**PAGE**
*Article originally posted on IAPP.org*
The European Commission recently issued its decision approving revised standard contractual clauses for data transfers to third countries in the official journal. The new SCCs arrive at a critical juncture in the regulation of cross-border data transfers, as there is significant uncertainty in the market around how to address cross-border data transfer restrictions.
What is the legal context for the introduction of the new SCCs?
The new SCCs are a mechanism companies can use to address the restriction under Article 44 in the EU General Data Protection Regulation on the cross-border transfer of personal data to third countries. The new SCCs replace earlier versions of standard clauses for data transfers to third countries, which were issued by the European Commission under the GDPR’s predecessor, the 1995 EC Data Protection Directive.
The new SCCs come at a time of uncertainty regarding restrictions on cross-border data transfers, in large part because another key mechanism for cross-border data transfers was invalidated by the Court of Justice of the European Union July 16, 2020. In Case C-311/18, the CJEU invalidated the European Commission’s adequacy finding for the EU-U.S. Privacy Shield arrangement. The CJEU’s decision focused on perceived inadequacies of U.S. intelligence surveillance policy, particularly under Section 702 of the Foreign Intelligence Surveillance Act. The CJEU decided U.S. policy and Privacy Shield protections did not provide “essentially equivalent” protection for EU personal data related to data subject rights and redress, as guaranteed under GDPR and the Charter of Fundamental Rights of the European Union. The U.S. government and EC are now aggressively negotiating for the development and adoption of an updated version of Privacy Shield to address this invalidation, dubbed “Schrems II.”
Although “Schrems II” did not invalidate the earlier EC decisions on standard contractual clauses, it did find that parties to the clauses need to supplement the guarantees in the EC standard data protection clauses in order to assure the requisite level of data protection. The “supplementary measures” focus on various means to assure the US and other third country intelligence agencies are limited in their ability to access personal data. The European Data Protection Board subsequently issued for companies to approach establishing the supplementary measures as required under “Schrems II.” For further discussion on how to proceed in a post-“Schrems II” world, click here.

**EXERCISE DIRECTIONS**
In the article on the new standard contractual clauses, which court invalidated the European Commission's adequacy finding for the EU-U.S. Privacy Shield, and on what date?

**STORED ROWS**
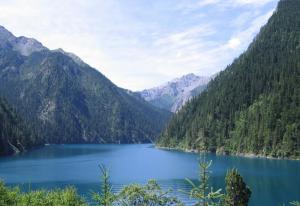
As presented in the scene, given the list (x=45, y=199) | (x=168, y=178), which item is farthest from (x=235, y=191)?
(x=168, y=178)

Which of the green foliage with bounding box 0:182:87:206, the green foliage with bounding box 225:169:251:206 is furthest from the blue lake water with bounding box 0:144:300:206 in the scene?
the green foliage with bounding box 0:182:87:206

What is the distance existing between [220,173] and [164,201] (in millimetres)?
112075

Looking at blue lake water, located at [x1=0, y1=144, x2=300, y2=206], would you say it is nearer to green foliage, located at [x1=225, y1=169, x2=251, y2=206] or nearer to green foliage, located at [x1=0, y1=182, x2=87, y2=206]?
green foliage, located at [x1=225, y1=169, x2=251, y2=206]

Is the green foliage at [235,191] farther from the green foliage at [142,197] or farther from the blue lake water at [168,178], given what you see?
the green foliage at [142,197]

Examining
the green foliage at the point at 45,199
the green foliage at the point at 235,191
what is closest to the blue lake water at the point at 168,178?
the green foliage at the point at 235,191

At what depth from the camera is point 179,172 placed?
→ 167m

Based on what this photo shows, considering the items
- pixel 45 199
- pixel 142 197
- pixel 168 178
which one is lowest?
pixel 168 178

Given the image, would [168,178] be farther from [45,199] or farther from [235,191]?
[45,199]

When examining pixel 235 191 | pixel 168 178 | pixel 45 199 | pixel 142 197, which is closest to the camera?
pixel 142 197

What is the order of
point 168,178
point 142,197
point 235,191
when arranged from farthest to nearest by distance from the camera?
point 168,178 < point 235,191 < point 142,197

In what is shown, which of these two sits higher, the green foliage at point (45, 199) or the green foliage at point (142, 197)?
the green foliage at point (142, 197)

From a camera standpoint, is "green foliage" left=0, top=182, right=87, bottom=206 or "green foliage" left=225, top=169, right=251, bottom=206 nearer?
"green foliage" left=0, top=182, right=87, bottom=206

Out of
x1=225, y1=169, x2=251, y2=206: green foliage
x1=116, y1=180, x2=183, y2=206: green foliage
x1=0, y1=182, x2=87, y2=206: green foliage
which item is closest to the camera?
x1=116, y1=180, x2=183, y2=206: green foliage

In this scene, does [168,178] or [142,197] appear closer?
[142,197]
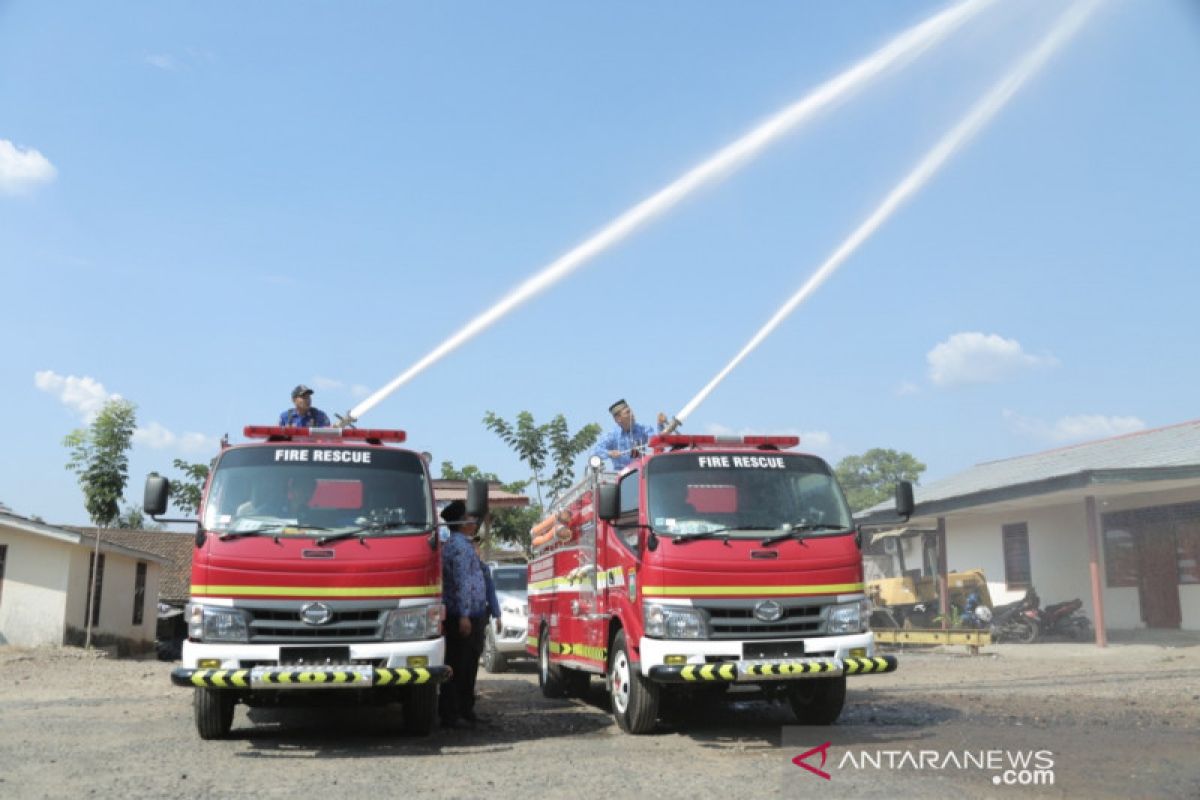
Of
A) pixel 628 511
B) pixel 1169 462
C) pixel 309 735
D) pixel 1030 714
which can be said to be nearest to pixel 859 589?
pixel 628 511

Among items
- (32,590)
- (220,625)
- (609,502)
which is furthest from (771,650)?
(32,590)

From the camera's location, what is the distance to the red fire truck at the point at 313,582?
756cm

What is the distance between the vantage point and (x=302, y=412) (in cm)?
1024

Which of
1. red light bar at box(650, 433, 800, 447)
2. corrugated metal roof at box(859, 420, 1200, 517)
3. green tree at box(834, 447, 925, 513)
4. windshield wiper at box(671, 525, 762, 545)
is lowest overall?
windshield wiper at box(671, 525, 762, 545)

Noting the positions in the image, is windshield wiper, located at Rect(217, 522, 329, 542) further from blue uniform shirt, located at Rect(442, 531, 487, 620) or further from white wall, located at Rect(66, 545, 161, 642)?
white wall, located at Rect(66, 545, 161, 642)

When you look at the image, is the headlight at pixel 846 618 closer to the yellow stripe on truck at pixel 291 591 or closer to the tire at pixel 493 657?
the yellow stripe on truck at pixel 291 591

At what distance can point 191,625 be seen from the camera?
7730mm

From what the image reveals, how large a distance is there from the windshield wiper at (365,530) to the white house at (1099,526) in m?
13.2

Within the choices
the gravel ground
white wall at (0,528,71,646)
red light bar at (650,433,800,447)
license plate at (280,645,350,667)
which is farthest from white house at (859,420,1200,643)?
white wall at (0,528,71,646)

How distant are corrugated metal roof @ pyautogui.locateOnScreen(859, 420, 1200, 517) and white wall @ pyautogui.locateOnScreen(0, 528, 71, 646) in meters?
18.5

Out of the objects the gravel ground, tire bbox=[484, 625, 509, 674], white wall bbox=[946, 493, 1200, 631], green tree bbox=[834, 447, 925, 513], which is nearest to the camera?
the gravel ground

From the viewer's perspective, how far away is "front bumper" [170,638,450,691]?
741 centimetres

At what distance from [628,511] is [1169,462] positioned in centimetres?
1314

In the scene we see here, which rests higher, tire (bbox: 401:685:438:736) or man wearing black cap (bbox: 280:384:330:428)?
man wearing black cap (bbox: 280:384:330:428)
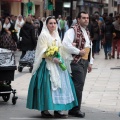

**TASK RESPONSE**
The Court of Justice of the European Union, on July 16, 2020.